Cloudy day. An open window.
I didn't want to catalog
the dead We missed each other
There was no shelter

in the burning gardens
all the browned roses, heavy
dahlias, scentless afternoons.
I did the best I could

child's hand in my own
a twisting fire. Heart
I have been pulling free for so long
wishing only the air pillowed

my plunging body
but small things keep me
faithful, earth
& my restless children, pure as knives

each one sucking a thin milk, love
& suicide, those fair heads cradled
against my scars &
all this world's howls battering

the doors.

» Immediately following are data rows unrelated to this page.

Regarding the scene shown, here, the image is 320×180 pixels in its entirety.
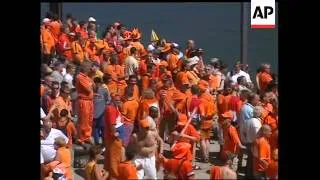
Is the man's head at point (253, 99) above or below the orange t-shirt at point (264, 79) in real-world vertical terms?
below

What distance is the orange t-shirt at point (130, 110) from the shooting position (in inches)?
A: 367

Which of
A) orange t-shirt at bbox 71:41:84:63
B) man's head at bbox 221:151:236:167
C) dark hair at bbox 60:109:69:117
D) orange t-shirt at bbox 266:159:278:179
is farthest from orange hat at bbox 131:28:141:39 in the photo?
orange t-shirt at bbox 266:159:278:179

Pain is the simple geography.
As for me, I too sucked grief down
with my mother's milk
Loss was the gleaming legacy

goodbye the witch's charm, &
my innocent refugees
here I pass it on.

(no, it's no really finished or without flaws, and it is a poem from the time of the Possessions one--well, maybe a bit less old than that. Another grappling with life and death and love and obligation and what one hands on. That was a hard year.)

1 Comments:

At March 23, 2010 12:57 PM , Anonymous marly youmans said...

As in "goodbye was"?

Not sure I'm reading it right...

Children as knives, sucking a thin milk. Even without the word "suicide," Plath is brooding somewhere not too far off.